A impressão que se tem de Paulo nos relatos de São Lucas é que ele foi um ardoroso perseguidor dos primeiros cristãos. Lemos no livro dos Atos dos Apóstolos, capítulo 22, versículos 3 e 4, Paulo dizendo: “Eu estava cheio de zelo por Deus, persegui até a morte este Caminho, prendendo e jogando na prisão homens e mulheres”.

Quando ele diz que “estava cheio de zelo por Deus”, isto significa que lutava em defesa da sua fé e da observância da lei mosaica, e que alguém estava introduzindo mudanças nas tradições religiosas de seu povo, enganando o povo com mentiras e desvirtuando a pureza do seu judaísmo. Esse alguém eram os cristãos.
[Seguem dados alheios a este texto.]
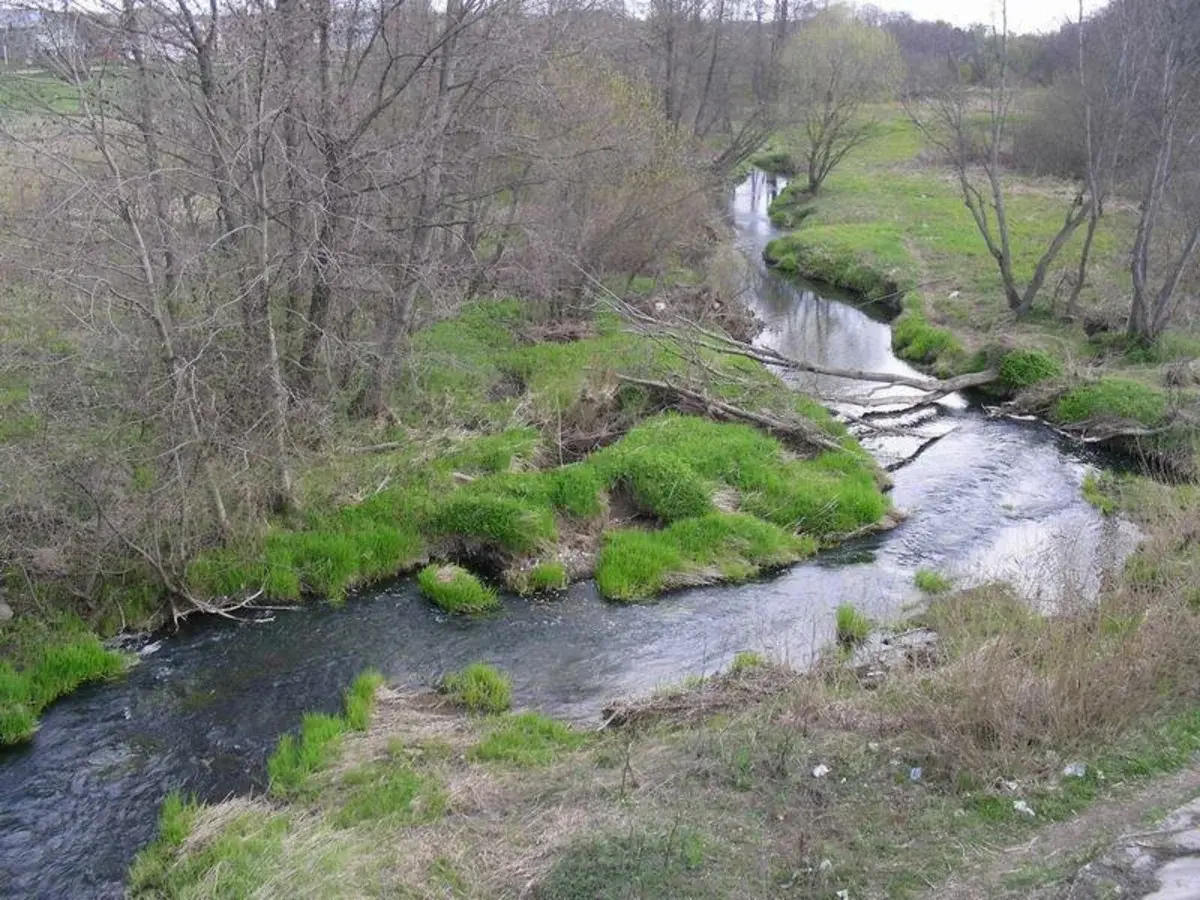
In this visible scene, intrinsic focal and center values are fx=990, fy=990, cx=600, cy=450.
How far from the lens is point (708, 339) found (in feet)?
63.8

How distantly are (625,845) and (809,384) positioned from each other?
13573mm

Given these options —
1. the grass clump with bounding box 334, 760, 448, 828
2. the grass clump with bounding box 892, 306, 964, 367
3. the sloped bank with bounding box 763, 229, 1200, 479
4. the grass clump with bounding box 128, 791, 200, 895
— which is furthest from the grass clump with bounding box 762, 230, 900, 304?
the grass clump with bounding box 128, 791, 200, 895

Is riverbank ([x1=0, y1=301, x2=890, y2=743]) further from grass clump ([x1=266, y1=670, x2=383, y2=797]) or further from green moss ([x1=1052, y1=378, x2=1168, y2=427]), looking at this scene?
green moss ([x1=1052, y1=378, x2=1168, y2=427])

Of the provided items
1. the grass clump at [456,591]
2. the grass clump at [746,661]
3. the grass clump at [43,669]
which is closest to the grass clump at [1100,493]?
the grass clump at [746,661]

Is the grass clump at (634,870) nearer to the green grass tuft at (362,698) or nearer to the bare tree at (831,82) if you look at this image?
the green grass tuft at (362,698)

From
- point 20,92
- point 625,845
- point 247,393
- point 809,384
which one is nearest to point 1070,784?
point 625,845

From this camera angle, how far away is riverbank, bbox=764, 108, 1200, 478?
1694 centimetres

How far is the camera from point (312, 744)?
809cm

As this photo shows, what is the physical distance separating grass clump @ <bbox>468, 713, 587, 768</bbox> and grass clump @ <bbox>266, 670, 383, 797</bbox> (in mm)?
1154

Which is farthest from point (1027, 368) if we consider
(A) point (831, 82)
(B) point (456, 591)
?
(A) point (831, 82)

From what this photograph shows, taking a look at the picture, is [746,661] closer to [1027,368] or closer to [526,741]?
[526,741]

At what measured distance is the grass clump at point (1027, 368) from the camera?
18484mm

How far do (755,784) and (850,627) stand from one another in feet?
12.9

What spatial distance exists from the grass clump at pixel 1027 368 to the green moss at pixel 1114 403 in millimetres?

Os cristãos irritavam os judeus, sobretudo em dois pontos: a afirmação de que Jesus de Nazaré era o messias prometido, e alguns até diziam que esse messias era Deus, e a aceitação de não judeus em suas comunidades. Lembremo-nos de que naquele momento todos eram judeus, tanto os que aceitavam como os que não aceitavam Jesus como messias, e que ninguém pensava em deixar de ser judeu. Na realidade, discutia-se para se ver quem era verdadeiramente judeu.

Os cristãos se acreditavam verdadeiros judeus, fiéis às tradições de Moisés. Paulo, porém, pensava de outro jeito. Os cristãos eram apóstatas de fé judaica, difundindo a mentira da ressurreição de um Jesus que estava bem morto, e maculando a pureza judaica com a admissão de pagãos entre eles. Lucas descreve de forma exuberante a mudança de Paulo na estrada de Damasco. Por três vezes, São Lucas apresenta a conversão de Paulo, quando este judeu zeloso pela causa de seu Deus se dirigia à cidade de Damasco na Síria, com cartas de recomendação do sumo sacerdote de Jerusalém para prender os cristãos. “Saulo, por que me persegues?”: uma voz forte se faz ouvir no caminho. Envolto por uma claridade, Saulo cai do cavalo. A voz era de Jesus. Lá estava Paulo diante daquele que estava morto, que era uma mentira, uma fraude inventada por seus discípulos e que ele rejeitava com todas as suas forças. O que fazer? Paulo não era homem de negar a evidência. Não havia outro caminho no caminho de Damasco a não ser reconhecer a verdade do Caminho. Para saber o que Lucas escreve pode-se consultar o Livro dos Atos dos Apóstolos.

Lucas relata a conversão de São Paulo nos capítulos 9,1-30; 22,5-16; 26,9-18. E Paulo, o que é que ele mesmo diz de sua conversão nas cartas? Note que em Atos capítulo 9, Lucas relata a conversão na terceira pessoa, contando o que aconteceu com Paulo, mas nos outros capítulos, 22 e 26, é Paulo quem fala. O escritor, porém, é sempre São Lucas e não o próprio Paulo. Nas cartas podemos obter informações que vêm diretamente de  Paulo. É na Carta aos Gálatas que ele vai nos dizer como foi a sua conversão. Com poucas palavras, ele diz tudo o que aconteceu. Confira Gálatas 1,15-16. Lá está escrito: “Quando, porém, aquele que me separou desde o seio materno e me chamou por sua graça, houve por bem revelar em mim o seu Filho, para que eu o evangelizasse entre os gentios, não consultei carne nem sangue…”. Segundo este texto, o que foi que aconteceu com Paulo em Damasco? Deus revelou nele seu Filho, Jesus Cristo. Paulo fez uma experiência interna da verdade de Jesus. Ele experimentou dentro dele mesmo, por graça de Deus, que Jesus existia, estava vivo e não era uma fraude. Algo muito forte aconteceu na vida de Paulo naquele momento. Ele sentiu por dentro a presença de Jesus e entregou-se. Não tinha outro jeito. Ali estava Jesus vivo, o Messias vindo de Nazaré, enviando-o a anunciar o Evangelho aos pagãos, os dois pontos que irritavam os judeus e o próprio Paulo. Tudo pode ter acontecido como São Lucas descreve. O importante, porém, é que Paulo fez uma experiência pessoal de Jesus.